Designed for young readers, the story is really easy to follow with its repetitive sentence structure and large set type (New Century Schoolbook). The composition is also really easy to follow, each scene devoid of any background or excessive detail, just a couple of animals standing around. The illustrations are created with Chinese ink and then cleaned up digitally. I love, love, LOVE the colouration and the subtle textures created by the ink. Illustrated on soft creamy paper, I Want My Hat Back cleverly uses colours to format the sentence structure; all the text in black is spoken by bear, and all the other text corresponds with the colour of the animal, i.e. turtle’s lines are all green. Klassen intentionally kept everything subtle, choosing not to draw an angry bear (which would have been cliché) but instead his muted colour palette shifts to an angry red and he capitalizes the text. Don’t be fooled by its understated appearance; I Want My Hat Back is full of subtle design choices that reflect sophistication.

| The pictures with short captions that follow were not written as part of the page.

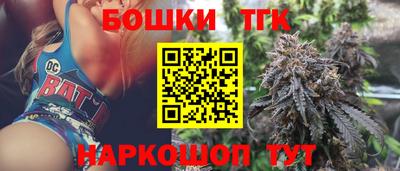 мескалин Малоярославец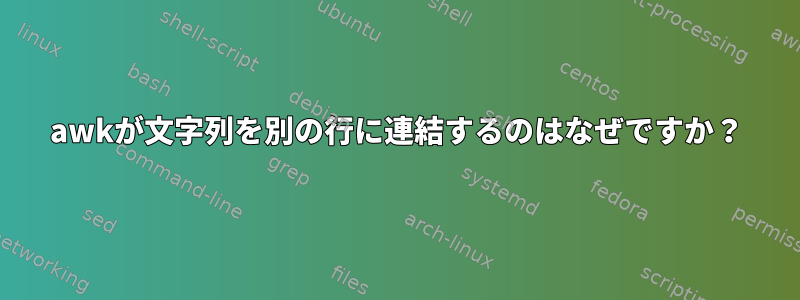 awkが文字列を別の行に連結するのはなぜですか？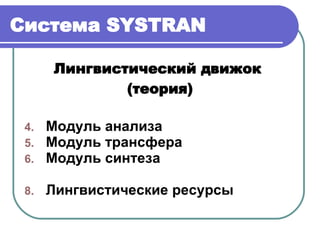 Система  SYSTRAN Лингвистический движок  (теория) Модуль анализа Модуль трансфера Модуль синтеза Лингвистические ресурсы 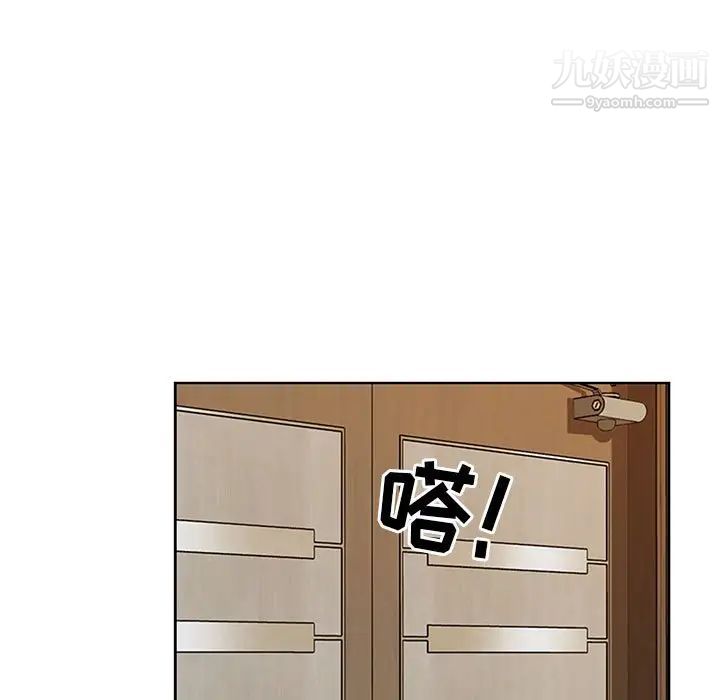我老公是雙胞胎第4話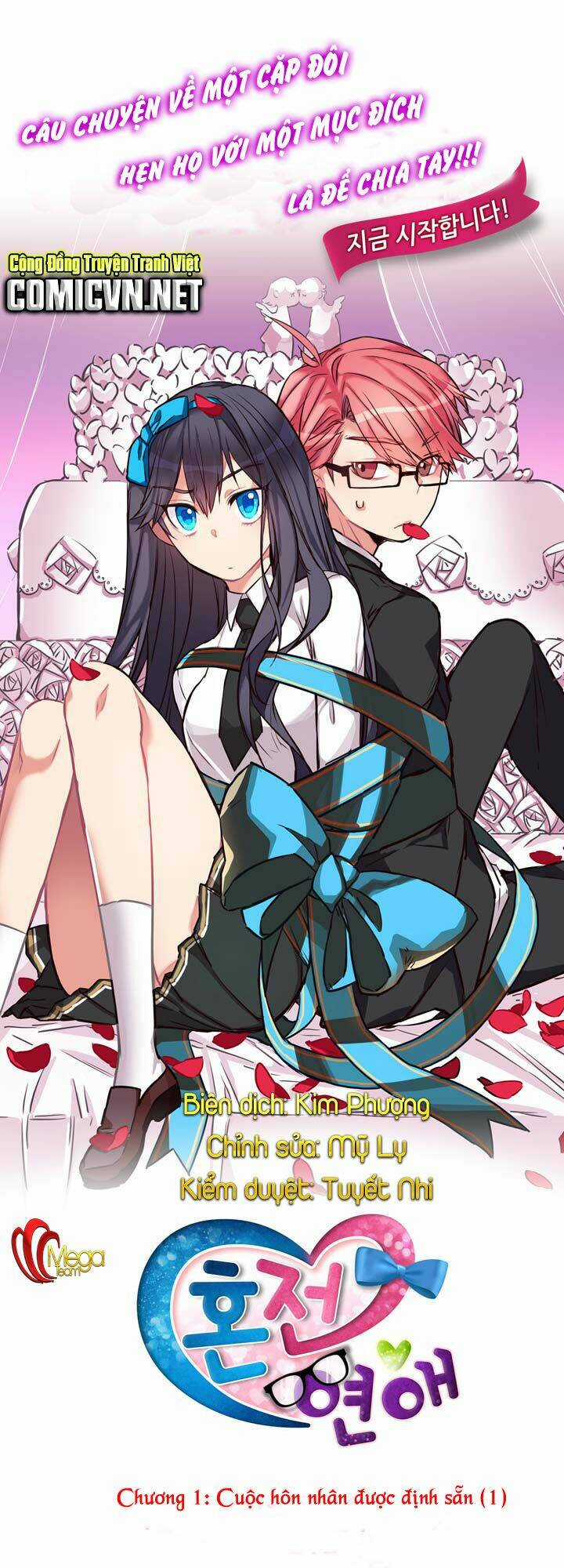 Premarital Relationship - Chapter 1 - Trang 4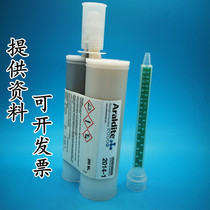 Love Whack 2014-1AB Glue High Temperature Resistant Metal Machinery High Precision Bonding Araldite2014-1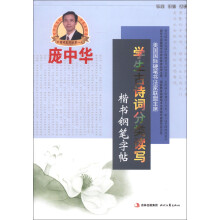 庞中华：学生古诗词分类读写楷书钢笔字帖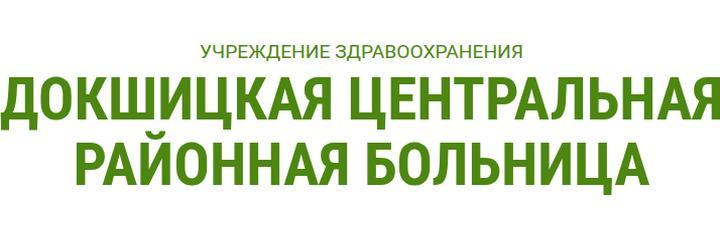 Берёзковская больница сестринского ухода, Докшицы - фото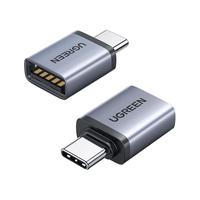 绿联 US270 无挂绳 OTG转接头 Type-C转USB-A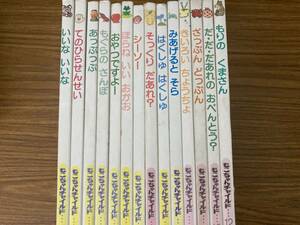 もこちゃんチャイルド/絵本　まとめて14冊セット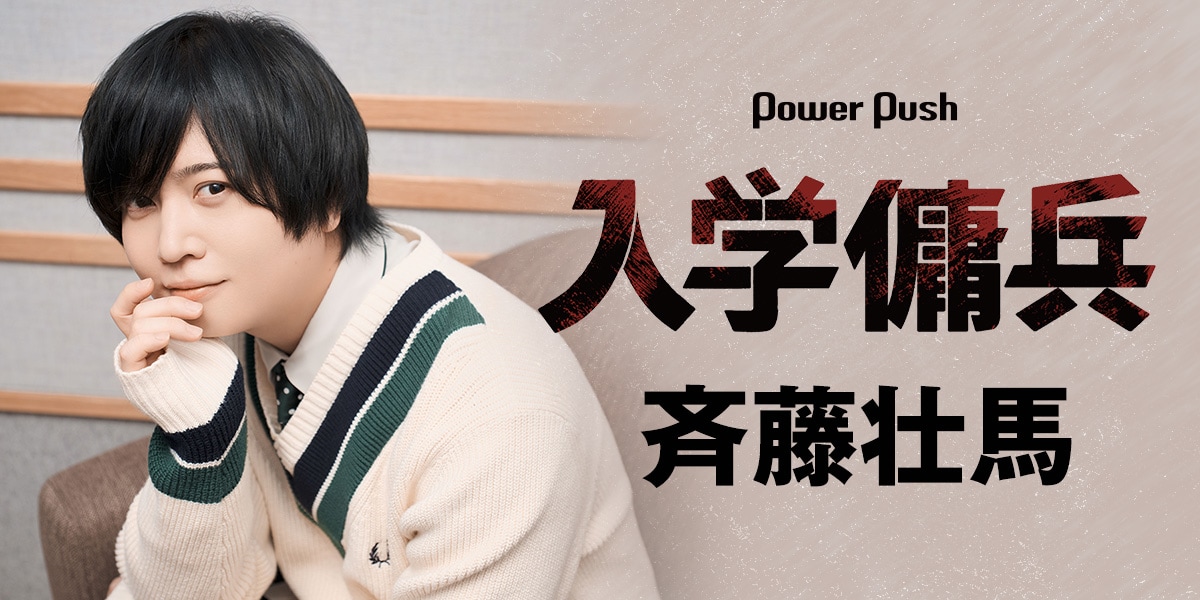 ダンジョンに出会いを求めるのは間違っているだろうか「斉藤壮馬さんサイン入り台本」 ダンジョンに出会いを求めるのは間違っているだろうか「斉藤壮馬
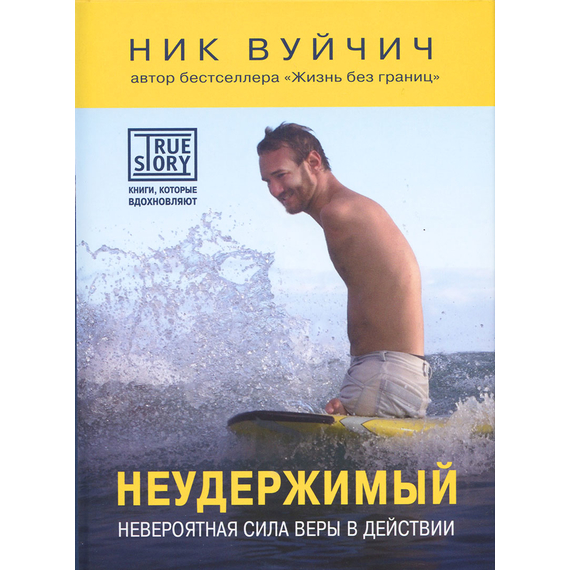 Неудержимый. Невероятная сила веры в действии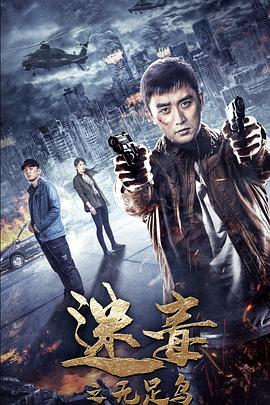 《跳进地理书的游览第四季》综艺高清完整版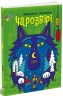 Чарозвірі. Фарбованка-мальованка. Творчий збірник – Гриценко Ю. (Укр) АРТ (9789667616793) (541293)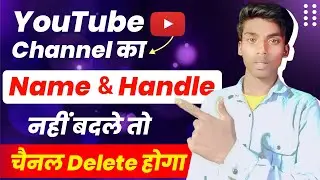 YouTube Channel Name Change kaise kare | How To change YouTube channel Name 2023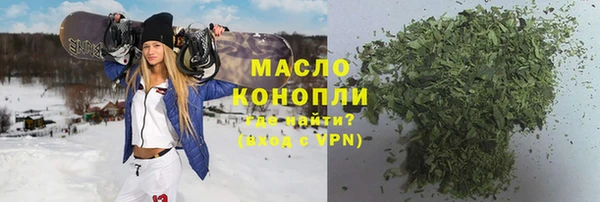 мет Аркадак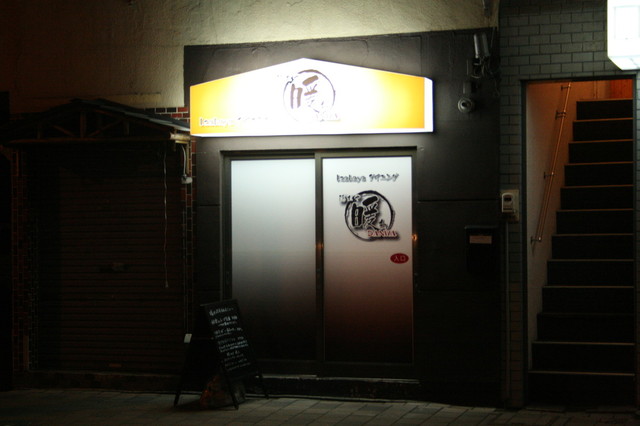 隠れや暖わ 桂台 網走の居酒屋｜地元グルメと温かい雰囲気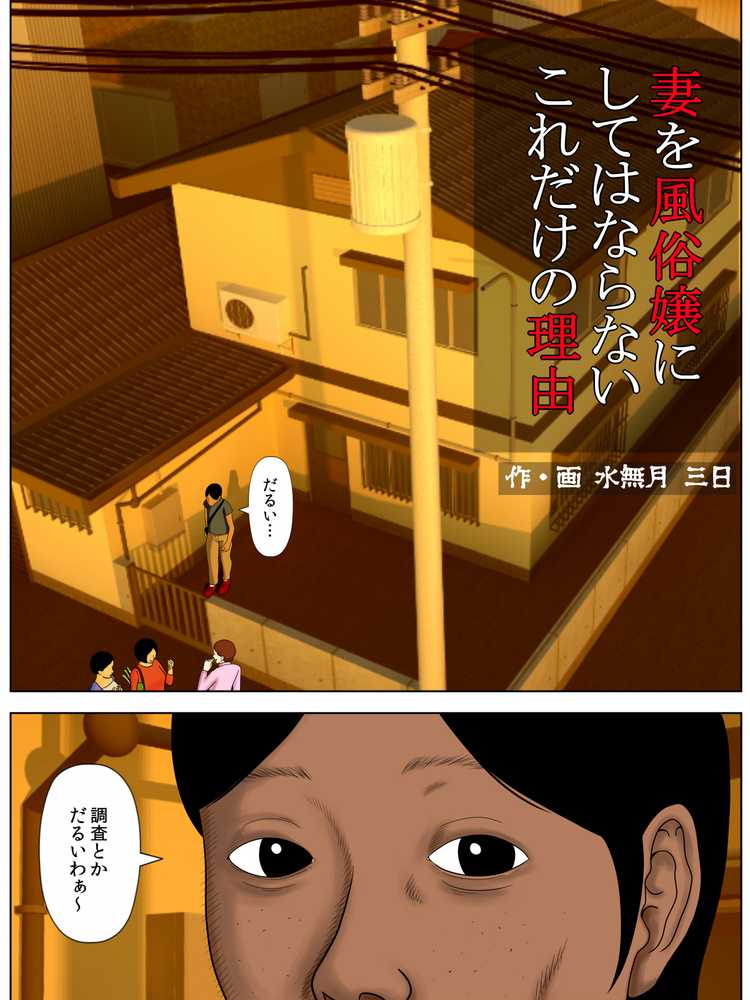 妻を風俗嬢にしてはならないこれだけの理由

I Want My Hat Back,a children’s book review by Thao Lam
A fellow Canadian, Jon Klassen was born in Winnipeg, Manitoba in 1981 and grew up in Niagara Fall, Ontario. He studied animation at Sheridan College (I graduated from Sheridan’s illustration program – with so much in common I can’t see why we can’t be best friends). Upon graduation he moved to Los Angeles to work some very impressive animation projects; Neil Gaiman’s Coraline and Kung Fu Panda. He was also the art director for U2’s animated video for I’ll Go Crazy If I Don’t Go Crazy Tonight.